**TASKS TO PERFORM**.
1) In the passage on reliability and validity in testing, which adjectives does the definition credited to Worthen et al., 1993, use to describe how a test measures the same thing each time?
2) Print the section of the passage on reliability and validity in testing that opens with the words containing "For example, if" and closes with "measurement. (Mehrens and Lehman, 1987)".
3) Can you carry on the passage on reliability and validity in testing, picking up after its final sentence?

**TEXT BLOCK**.

[Start of section]

Just like other technical fields, there are procedures and best practices for the development of test questions.  There are also conventions that lead to the development of items that are both valid and reliable.

Reliability and Validity

Measurement experts (and many educators) believe that every measurement device should possess certain qualities. Perhaps the two most common technical concepts in measurement are reliability and validity. Any kind of assessment, … must be developed in a way that gives the assessor accurate information about the performance of the individual. At one extreme, we wouldn’t have an individual paint a picture if we wanted to assess writing skills.

A. Reliability: Definition

• The degree of consistency between two measures of the same thing. (Mehrens and Lehman, 1987).

• The measure of how stable, dependable, trustworthy, and consistent a test is in measuring the same thing each time (Worthen et al., 1993)

For example, if we wish to measure a person’s weight, we would hope that the scale would register the same measure each time the person stepped on the scale.

B. Validity

1. Definition:

• Truthfulness: Does the test measure what it purports to measure? the extent to which certain inferences can be made from test scores or other measurement. (Mehrens and Lehman, 1987)

• The degree to which they accomplish the purpose for which they are being used. (Worthen et al., 1993)

For a test to be valid, or truthful, it must first be reliable. If we cannot even get a bathroom scale to give us a consistent weight measure, we certainly cannot expect it to be accurate. Note, however, that a measure might be consistent (reliable) but not accurate (valid). A scale may record weights as two pounds too heavy each time. In other words, reliability is a necessary but insufficient condition for validity. (Neither validity nor reliability is an either/or dichotomy; there are degrees of each.)

[End of section]

**ENTRIES PROVIDED**.

[Start of section]

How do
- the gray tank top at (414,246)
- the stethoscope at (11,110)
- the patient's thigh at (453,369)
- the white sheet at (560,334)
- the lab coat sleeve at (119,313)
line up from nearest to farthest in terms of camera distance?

[End of section]

**EXPECTED OUTPUTS**.
1) stable, dependable, trustworthy, consistent

2)
For example, if we wish to measure a person’s weight, we would hope that the scale would register the same measure each time the person stepped on the scale.

B. Validity

1. Definition:

• Truthfulness: Does the test measure what it purports to measure? the extent to which certain inferences can be made from test scores or other measurement. (Mehrens and Lehman, 1987)

3)
http://course1.winona.edu/lgray/el626/MandEtext3.html

Most good certification exams begin with a blueprint.  The blueprint defines the topics and sub-topics that are likely to be included on the exam.  In some cases, a blueprint will be developed by a group of subject matter experts who are familiar with the knowledge and skills needed to perform the job.  In some cases these are the experts who will also develop the test items.  In other cases, a different group of subject matter experts will develop the questions.  Blueprint development can also be based on the learning objectives from course offerings that cover exam topics.  Once a blueprint is developed, it should be put out for review by subject matter experts.  Most often these experts are performing the job roles and they are knowledgeable about what is needed to successfully carry out the needed activities.

The blueprint areas are usually weighted for importance and an associated number of items to be written are assigned to the topics to be covered.  Publishing the blueprint and associated sample test items is usually done so that the candidates can prepare for the exam.  Sample items for well-constructed exams are of the same difficulty and quality level as items the exam candidate might expect to find on the exam.

While processes vary and item development might be in workshop format, or submission by subject matter experts or another process, the end result is a certification exam that will allow individuals who pass the exam to present themselves as having the expertise that the exam certified.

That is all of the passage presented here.